READING TEXT —
..........

Re: Managing larger ceph clusters

Steve Anthony <sma310@xxxxxxxxxx> · Fri, 17 Apr 2015 15:07:34 -0400



    For reference, I'm currently running 26 nodes (338 OSDs); will be 35
    nodes (455 OSDs) in the near future.

    
    Node/OSD provisioning and replacements:

    
    Mostly I'm using ceph-deploy, at least to do node/osd adds and
    replacements. Right now the process is:

    
    Use FAI (http://fai-project.org) to setup software RAID1/LVM for the
    OS disks, and do a minimal installation, including the salt-minion.

    
    Accept the new minion on the salt-master node and deploy the
    configuration. LDAP auth, nrpe, diamond collector, udev
    configuration, custom python disk add script, and everything on the
    Ceph preflight page
    (http://ceph.com/docs/firefly/start/quick-start-preflight/)

    
    Insert the journals into the case. Udev triggers my python code,
    which partitions the SSDs and fires a Prowl alert
    (http://www.prowlapp.com/) to my phone when it's finished.

    
    Insert the OSDs into the case. Same thing, udev triggers the python
    code, which selects the next available partition on the journals so
    OSDs go on journal1partA, journal2partA, journal3partA,
    journal1partB,... for the three journals in each node. The code then
    fires a salt event at the master node with the OSD dev path, journal
    /dev/by-id/ path and node hostname. The salt reactor on the master
    node takes this event and runs a script on the admin node which
    passes those parameters to ceph-deploy, which does the OSD
    deployment. Send Prowl alert on success or fail with details.

    
    Similarity, when an OSD fails, I remove it, and insert the new OSD.
    The same process as above occurs. Logical removal I do manually,
    since I'm not at a scale where it's common yet. Eventually, I
    imagine I'll write code to trigger OSD removal on certain events
    using the same event/reactor Salt framework.

    
    Pool/CRUSH management:

    
    Pool configuration and CRUSH management are mostly one-time
    operations. That is, I'll make a change rarely and when I do it will
    persist in that new state for a long time. Given that and the fact
    that I can make the changes from one node and inject them into the
    cluster, I haven't needed to automate that portion of Ceph as I've
    added more nodes, at least not yet.

    
    Replacing journals:

    
    I haven't had to do this yet; I'd probably remove/readd all the OSDs
    if it happened today, but will be reading the post you linked.

..........

DATASET CONTENT —
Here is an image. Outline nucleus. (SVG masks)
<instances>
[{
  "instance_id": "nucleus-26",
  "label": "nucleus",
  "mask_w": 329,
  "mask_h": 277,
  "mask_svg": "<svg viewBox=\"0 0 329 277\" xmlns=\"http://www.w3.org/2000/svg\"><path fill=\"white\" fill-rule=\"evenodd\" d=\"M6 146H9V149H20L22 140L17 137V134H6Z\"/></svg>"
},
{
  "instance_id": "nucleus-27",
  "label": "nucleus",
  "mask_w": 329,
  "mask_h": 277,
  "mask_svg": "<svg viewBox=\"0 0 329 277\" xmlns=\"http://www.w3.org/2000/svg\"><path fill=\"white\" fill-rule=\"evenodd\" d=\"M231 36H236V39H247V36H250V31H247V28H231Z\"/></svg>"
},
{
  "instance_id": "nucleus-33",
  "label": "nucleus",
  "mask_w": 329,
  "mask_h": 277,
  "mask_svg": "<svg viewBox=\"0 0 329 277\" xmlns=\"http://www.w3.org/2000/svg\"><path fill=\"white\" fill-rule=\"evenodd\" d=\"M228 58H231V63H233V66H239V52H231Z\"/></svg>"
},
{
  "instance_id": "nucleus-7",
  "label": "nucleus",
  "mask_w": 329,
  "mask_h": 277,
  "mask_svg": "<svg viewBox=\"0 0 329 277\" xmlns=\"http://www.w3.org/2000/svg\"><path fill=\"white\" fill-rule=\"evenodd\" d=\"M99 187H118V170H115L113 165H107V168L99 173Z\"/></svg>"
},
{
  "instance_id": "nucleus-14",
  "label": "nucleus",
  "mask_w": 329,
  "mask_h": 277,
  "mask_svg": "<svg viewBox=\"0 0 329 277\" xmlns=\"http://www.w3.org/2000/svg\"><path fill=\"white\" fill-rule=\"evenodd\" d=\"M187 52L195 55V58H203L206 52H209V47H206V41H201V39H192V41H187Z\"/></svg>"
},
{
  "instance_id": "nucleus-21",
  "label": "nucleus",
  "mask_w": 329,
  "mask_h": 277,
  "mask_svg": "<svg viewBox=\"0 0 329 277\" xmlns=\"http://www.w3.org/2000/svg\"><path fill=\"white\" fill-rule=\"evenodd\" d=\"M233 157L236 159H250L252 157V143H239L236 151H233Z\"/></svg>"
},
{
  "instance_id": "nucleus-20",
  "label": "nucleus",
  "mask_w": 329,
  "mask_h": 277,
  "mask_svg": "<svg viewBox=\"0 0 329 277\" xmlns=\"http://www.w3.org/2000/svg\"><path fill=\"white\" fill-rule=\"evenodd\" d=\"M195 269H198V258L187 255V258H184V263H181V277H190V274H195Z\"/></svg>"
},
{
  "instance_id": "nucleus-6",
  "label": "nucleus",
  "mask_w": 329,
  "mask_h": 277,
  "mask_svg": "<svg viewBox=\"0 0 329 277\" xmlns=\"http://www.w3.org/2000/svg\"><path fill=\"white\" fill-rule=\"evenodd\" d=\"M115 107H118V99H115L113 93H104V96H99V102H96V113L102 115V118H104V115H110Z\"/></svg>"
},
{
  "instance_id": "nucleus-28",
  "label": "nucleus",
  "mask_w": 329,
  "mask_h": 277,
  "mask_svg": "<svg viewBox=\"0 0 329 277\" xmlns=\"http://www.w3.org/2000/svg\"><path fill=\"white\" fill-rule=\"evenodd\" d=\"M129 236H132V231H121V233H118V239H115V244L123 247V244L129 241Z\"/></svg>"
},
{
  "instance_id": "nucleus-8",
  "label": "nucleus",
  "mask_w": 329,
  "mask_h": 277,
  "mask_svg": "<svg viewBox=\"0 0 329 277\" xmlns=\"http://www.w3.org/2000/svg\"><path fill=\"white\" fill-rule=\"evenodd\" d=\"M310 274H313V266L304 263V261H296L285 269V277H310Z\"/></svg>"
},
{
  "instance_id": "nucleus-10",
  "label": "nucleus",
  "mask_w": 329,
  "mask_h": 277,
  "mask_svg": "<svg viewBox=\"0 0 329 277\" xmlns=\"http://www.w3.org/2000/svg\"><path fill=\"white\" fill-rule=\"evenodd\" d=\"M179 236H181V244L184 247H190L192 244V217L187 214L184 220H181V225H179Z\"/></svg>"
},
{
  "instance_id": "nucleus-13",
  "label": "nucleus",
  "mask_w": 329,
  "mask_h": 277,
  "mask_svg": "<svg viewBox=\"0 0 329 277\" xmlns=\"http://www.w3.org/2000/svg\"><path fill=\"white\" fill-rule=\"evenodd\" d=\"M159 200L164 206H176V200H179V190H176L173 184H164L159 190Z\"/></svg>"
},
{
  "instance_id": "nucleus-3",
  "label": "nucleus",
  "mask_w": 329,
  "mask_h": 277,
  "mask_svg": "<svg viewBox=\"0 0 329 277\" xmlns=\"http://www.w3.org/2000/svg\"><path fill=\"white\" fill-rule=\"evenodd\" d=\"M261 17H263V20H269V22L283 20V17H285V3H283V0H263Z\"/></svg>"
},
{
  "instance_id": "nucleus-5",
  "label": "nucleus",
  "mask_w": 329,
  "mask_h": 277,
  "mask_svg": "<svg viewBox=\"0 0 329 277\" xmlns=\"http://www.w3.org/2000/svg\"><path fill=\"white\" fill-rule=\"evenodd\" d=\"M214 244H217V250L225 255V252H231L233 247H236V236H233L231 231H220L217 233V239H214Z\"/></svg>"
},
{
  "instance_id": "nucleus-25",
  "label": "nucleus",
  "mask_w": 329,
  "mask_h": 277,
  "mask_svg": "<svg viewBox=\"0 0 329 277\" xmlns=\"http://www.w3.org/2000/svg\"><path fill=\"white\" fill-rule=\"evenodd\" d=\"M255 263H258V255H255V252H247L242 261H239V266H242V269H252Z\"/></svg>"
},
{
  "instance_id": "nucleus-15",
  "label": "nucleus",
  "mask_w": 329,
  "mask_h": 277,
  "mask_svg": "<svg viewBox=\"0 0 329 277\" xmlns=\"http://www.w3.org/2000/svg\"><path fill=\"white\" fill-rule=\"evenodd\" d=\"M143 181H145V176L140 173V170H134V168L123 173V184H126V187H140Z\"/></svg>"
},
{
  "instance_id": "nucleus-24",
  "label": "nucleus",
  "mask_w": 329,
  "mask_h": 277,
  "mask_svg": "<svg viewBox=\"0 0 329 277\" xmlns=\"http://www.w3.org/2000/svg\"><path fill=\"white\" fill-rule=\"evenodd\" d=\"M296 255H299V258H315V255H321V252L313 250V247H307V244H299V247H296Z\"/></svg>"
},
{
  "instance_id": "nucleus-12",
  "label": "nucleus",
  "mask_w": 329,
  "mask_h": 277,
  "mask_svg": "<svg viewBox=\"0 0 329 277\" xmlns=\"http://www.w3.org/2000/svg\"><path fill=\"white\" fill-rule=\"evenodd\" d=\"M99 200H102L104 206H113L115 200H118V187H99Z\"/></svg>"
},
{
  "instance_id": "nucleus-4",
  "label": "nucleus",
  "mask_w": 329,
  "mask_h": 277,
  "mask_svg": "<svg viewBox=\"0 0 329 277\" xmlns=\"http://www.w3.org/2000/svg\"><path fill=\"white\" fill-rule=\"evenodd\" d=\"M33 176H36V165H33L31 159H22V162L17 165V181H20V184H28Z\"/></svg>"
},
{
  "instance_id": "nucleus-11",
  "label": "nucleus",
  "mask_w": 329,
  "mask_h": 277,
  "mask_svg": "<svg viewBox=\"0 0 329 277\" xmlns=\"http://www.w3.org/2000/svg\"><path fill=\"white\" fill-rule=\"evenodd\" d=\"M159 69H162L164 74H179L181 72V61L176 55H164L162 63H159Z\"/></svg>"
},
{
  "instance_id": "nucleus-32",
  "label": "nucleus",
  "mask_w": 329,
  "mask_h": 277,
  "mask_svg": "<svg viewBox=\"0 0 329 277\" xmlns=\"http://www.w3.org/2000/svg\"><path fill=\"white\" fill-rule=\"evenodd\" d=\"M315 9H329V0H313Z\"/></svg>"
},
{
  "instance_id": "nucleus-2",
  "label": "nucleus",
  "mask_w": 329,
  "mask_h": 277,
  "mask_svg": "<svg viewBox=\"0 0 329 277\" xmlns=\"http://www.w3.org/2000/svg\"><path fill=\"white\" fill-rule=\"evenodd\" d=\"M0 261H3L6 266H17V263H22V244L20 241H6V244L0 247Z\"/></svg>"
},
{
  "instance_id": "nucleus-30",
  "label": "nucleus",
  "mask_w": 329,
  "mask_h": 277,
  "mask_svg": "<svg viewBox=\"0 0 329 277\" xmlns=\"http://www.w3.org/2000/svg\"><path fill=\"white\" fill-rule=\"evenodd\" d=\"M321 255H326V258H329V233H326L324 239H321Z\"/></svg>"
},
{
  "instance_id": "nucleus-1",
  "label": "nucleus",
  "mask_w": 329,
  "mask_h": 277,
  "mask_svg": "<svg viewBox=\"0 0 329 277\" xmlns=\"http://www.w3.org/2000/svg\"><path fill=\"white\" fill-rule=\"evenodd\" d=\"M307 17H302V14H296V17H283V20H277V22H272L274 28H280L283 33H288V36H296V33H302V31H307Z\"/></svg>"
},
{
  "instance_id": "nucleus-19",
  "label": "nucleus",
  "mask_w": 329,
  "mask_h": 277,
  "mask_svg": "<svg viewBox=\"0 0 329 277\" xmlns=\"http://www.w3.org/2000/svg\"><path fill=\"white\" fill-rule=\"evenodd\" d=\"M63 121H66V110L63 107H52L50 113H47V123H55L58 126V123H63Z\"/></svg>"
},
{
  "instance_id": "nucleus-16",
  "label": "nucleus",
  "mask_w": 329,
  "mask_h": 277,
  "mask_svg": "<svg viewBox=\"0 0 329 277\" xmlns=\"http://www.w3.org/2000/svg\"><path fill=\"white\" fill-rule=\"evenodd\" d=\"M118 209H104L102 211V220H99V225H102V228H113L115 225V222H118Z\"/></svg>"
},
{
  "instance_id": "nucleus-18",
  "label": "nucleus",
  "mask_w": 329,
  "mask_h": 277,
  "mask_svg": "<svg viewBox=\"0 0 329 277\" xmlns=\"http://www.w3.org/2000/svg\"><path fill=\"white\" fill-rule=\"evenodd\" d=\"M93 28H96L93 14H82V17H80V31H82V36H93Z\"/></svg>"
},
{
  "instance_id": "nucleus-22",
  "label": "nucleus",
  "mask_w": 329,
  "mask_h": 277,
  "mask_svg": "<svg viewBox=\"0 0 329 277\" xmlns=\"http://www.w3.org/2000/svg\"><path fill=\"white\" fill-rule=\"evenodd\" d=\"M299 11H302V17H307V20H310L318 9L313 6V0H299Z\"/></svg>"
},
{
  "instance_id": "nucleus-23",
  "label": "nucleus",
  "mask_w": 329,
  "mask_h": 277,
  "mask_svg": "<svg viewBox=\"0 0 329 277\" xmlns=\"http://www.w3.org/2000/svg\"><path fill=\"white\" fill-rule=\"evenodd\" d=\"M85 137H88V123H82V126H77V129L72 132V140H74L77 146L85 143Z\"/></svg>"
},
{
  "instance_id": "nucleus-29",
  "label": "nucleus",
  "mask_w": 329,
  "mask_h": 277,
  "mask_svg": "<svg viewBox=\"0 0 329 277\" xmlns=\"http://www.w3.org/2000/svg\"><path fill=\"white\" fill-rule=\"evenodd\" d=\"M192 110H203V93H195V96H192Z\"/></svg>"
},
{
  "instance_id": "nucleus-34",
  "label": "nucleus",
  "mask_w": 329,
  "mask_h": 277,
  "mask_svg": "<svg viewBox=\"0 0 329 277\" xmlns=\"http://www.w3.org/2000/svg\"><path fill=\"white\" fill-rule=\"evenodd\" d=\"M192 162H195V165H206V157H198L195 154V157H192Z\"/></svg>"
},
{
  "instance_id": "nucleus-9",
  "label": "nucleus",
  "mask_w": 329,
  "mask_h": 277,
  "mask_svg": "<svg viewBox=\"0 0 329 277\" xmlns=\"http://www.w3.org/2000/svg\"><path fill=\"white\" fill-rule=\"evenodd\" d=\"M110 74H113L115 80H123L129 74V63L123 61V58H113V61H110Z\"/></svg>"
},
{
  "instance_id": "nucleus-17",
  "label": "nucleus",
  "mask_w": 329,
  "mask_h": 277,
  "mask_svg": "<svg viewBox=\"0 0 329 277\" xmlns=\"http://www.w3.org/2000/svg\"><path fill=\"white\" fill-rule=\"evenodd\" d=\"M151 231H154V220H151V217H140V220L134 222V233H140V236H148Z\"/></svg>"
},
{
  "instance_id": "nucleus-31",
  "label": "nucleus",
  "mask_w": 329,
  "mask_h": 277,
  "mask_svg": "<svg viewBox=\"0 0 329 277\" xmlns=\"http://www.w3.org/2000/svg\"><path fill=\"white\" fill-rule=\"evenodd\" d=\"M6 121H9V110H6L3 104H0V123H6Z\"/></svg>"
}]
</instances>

..........

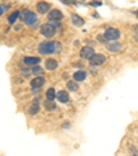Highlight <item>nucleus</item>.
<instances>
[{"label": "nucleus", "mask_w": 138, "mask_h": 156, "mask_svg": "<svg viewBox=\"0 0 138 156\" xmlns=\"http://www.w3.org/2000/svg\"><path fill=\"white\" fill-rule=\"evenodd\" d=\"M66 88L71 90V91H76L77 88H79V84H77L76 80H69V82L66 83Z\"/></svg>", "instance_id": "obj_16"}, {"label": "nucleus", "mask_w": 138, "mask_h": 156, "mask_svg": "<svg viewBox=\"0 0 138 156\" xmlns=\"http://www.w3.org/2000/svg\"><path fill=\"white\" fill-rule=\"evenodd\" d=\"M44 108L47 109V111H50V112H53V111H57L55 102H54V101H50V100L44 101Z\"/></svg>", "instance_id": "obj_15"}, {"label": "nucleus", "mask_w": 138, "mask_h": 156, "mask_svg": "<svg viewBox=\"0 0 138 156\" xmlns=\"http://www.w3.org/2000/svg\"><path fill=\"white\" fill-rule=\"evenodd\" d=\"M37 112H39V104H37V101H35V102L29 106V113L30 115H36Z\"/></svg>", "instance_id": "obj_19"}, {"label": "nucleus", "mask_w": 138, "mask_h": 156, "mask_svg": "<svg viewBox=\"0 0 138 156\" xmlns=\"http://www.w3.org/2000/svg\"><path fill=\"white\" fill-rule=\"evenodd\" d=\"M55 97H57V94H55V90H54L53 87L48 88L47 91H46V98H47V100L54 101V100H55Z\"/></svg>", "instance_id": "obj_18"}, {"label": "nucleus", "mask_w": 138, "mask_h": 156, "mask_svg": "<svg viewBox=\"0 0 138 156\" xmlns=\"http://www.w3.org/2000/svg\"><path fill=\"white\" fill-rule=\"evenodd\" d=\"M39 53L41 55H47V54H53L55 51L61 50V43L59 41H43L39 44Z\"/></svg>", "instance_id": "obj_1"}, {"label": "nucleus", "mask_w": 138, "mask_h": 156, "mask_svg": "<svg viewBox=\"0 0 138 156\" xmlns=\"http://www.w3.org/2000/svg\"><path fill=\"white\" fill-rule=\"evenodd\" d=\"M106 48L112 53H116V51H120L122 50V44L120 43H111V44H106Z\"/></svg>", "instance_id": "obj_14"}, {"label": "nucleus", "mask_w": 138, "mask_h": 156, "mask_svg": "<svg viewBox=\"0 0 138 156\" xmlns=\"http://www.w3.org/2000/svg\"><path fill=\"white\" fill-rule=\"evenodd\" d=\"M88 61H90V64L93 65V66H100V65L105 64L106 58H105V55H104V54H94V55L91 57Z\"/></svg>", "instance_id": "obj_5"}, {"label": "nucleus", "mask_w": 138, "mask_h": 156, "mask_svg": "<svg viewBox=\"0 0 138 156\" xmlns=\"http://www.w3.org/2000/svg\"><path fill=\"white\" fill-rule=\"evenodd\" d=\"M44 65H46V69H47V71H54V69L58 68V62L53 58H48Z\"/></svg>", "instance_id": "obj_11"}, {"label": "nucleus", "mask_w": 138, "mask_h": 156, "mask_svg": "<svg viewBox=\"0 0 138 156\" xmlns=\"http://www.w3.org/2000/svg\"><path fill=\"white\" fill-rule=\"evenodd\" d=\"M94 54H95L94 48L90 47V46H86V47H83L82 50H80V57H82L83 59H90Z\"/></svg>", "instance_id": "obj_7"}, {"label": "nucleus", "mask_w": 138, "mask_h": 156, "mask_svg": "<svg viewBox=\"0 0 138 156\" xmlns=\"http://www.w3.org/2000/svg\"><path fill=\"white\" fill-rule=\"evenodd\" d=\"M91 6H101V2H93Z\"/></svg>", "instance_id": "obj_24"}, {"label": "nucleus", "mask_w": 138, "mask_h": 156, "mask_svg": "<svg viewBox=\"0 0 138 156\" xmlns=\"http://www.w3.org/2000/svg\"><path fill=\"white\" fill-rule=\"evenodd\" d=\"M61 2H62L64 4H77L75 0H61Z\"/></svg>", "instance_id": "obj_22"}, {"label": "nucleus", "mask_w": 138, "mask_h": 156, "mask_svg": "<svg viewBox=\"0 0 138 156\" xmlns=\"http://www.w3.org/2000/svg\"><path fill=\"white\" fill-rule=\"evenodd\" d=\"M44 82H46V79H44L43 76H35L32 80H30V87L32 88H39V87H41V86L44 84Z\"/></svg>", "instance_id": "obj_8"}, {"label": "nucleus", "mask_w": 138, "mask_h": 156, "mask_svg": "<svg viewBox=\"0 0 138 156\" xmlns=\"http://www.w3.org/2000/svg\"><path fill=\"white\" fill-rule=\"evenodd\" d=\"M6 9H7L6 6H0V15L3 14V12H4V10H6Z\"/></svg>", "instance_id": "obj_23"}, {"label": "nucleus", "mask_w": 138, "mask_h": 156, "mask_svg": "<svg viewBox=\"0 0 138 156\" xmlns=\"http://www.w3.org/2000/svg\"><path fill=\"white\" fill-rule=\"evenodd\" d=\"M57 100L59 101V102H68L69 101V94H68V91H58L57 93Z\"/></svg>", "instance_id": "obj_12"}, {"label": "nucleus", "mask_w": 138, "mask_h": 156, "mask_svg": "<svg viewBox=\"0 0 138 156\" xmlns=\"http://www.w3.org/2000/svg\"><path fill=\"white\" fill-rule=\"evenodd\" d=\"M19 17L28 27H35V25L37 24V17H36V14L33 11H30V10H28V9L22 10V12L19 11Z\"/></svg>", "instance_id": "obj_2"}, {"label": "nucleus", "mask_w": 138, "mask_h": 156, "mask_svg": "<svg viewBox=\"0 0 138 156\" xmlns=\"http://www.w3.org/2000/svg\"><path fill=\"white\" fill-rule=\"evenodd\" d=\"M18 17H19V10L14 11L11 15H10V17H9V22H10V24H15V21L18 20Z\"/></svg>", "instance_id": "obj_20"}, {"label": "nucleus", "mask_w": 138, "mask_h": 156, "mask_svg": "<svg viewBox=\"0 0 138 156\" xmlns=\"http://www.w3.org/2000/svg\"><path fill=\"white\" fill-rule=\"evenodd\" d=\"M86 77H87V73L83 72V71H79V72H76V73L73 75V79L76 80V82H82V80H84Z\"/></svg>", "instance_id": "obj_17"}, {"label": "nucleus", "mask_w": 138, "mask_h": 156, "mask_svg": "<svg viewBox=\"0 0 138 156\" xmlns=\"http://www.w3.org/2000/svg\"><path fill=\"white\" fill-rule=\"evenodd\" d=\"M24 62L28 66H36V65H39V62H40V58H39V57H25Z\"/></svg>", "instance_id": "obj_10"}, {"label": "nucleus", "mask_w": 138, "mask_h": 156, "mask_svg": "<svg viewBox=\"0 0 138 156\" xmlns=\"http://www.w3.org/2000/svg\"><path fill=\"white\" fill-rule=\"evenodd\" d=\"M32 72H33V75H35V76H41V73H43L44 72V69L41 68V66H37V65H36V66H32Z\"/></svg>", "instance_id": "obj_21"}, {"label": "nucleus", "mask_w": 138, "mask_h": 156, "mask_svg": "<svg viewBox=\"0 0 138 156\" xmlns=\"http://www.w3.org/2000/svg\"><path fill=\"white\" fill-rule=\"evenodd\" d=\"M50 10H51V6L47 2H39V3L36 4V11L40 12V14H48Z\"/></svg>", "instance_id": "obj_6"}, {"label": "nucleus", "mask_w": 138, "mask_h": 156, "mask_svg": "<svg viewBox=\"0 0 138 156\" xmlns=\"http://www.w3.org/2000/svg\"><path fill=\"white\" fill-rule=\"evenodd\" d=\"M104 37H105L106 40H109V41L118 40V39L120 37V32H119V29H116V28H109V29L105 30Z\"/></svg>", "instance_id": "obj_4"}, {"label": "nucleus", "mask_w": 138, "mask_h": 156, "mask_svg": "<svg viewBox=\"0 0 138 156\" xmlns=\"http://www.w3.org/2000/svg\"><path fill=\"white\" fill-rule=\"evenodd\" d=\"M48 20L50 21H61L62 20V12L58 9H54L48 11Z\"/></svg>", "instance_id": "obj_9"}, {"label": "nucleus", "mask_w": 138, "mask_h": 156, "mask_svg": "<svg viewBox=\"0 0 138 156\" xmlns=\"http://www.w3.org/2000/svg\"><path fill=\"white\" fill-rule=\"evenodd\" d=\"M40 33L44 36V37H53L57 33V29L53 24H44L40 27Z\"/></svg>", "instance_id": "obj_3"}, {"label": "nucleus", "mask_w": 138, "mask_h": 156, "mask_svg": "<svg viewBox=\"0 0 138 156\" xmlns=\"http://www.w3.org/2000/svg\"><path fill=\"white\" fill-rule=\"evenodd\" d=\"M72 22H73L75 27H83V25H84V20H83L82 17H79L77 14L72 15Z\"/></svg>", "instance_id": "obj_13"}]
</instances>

..........

WORK TO DO —
**A.** In the Ceph cluster post, condense the paragraph beginning "Pool configuration and CRUSH management" into two shorter sentences that keep its main facts.
**B.** In the Ceph cluster post, swap "minimal installation" for "base installation" and write out the passage between "Mostly I'm using" and "including the salt-minion.", inclusive.
Use only the Ceph cluster post.

RESPONSES —
**A.** Pool configuration and CRUSH management are mostly one-time operations: changes are rare and persist for a long time. Since changes can be made from one node and injected into the cluster, this part hasn't needed automation as nodes were added, at least not yet.

**B.**
Mostly I'm using ceph-deploy, at least to do node/osd adds and
    replacements. Right now the process is:

    
    Use FAI (http://fai-project.org) to setup software RAID1/LVM for the
    OS disks, and do a base installation, including the salt-minion.